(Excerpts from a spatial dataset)
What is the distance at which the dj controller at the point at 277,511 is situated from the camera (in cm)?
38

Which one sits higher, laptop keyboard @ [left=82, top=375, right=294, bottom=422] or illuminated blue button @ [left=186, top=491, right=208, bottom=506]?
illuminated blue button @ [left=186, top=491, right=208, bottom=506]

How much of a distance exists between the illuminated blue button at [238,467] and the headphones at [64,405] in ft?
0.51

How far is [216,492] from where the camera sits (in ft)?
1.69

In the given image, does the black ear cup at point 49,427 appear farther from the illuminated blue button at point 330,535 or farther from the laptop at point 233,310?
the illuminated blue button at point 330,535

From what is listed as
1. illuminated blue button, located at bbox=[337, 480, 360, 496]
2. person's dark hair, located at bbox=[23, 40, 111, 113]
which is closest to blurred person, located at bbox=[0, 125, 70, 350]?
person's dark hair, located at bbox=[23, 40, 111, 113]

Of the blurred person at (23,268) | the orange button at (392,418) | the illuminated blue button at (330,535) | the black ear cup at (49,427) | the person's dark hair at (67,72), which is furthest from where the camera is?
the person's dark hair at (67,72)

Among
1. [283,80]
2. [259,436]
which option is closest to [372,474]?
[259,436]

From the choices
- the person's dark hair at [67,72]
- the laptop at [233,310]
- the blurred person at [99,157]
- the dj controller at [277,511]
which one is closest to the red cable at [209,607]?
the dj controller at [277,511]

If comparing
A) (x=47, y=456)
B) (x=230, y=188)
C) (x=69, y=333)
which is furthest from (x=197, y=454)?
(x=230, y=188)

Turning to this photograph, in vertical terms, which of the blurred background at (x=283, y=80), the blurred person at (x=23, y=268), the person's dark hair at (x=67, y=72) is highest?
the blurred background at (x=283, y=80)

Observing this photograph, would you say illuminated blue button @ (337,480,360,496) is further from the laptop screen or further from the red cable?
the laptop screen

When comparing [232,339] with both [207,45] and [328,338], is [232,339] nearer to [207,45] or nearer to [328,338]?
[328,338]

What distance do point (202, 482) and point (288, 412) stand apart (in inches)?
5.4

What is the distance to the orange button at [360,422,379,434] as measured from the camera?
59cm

- [EXERCISE OBJECTIVE]
Could you return, word for word, the part of the records that opens with the line containing "How far is [216,492]" and runs through the end of the records, with that first line included?

- [TASK ANSWER]
How far is [216,492] from where the camera sits (in ft)?
1.69

In the given image, does the black ear cup at point 49,427 appear farther from the illuminated blue button at point 330,535 or farther from the laptop at point 233,310?
the illuminated blue button at point 330,535

From what is listed as
1. illuminated blue button, located at bbox=[337, 480, 360, 496]
2. person's dark hair, located at bbox=[23, 40, 111, 113]
which is closest to blurred person, located at bbox=[0, 125, 70, 350]?
person's dark hair, located at bbox=[23, 40, 111, 113]

Of the blurred person at (23,268) | the orange button at (392,418) | the illuminated blue button at (330,535) | the black ear cup at (49,427) | the person's dark hair at (67,72), which is furthest from where the camera is?
the person's dark hair at (67,72)

Among
1. [283,80]
2. [259,436]
which option is closest to [372,474]?
[259,436]

From the choices
- the person's dark hair at [67,72]
- the laptop at [233,310]
- the blurred person at [99,157]
- the dj controller at [277,511]
which one is closest to the red cable at [209,607]?
the dj controller at [277,511]

If comparing
A) (x=47, y=456)
B) (x=230, y=188)
C) (x=69, y=333)
which is furthest from (x=197, y=454)?
(x=230, y=188)

Turning to this photograph, in vertical terms, which of the blurred background at (x=283, y=80), the blurred person at (x=23, y=268), the person's dark hair at (x=67, y=72) is highest?
the blurred background at (x=283, y=80)

Observing this photograph, would you say illuminated blue button @ (337,480,360,496) is further from the laptop screen or further from the red cable?
the laptop screen

When comparing [232,339] with both [207,45] and [328,338], is [232,339] nearer to [207,45] or nearer to [328,338]?
[328,338]

What distance do point (202, 482) and point (288, 412) stand apart (in inches)?
5.4

What is the distance to the orange button at [360,422,379,434] as measured from the camera?
59cm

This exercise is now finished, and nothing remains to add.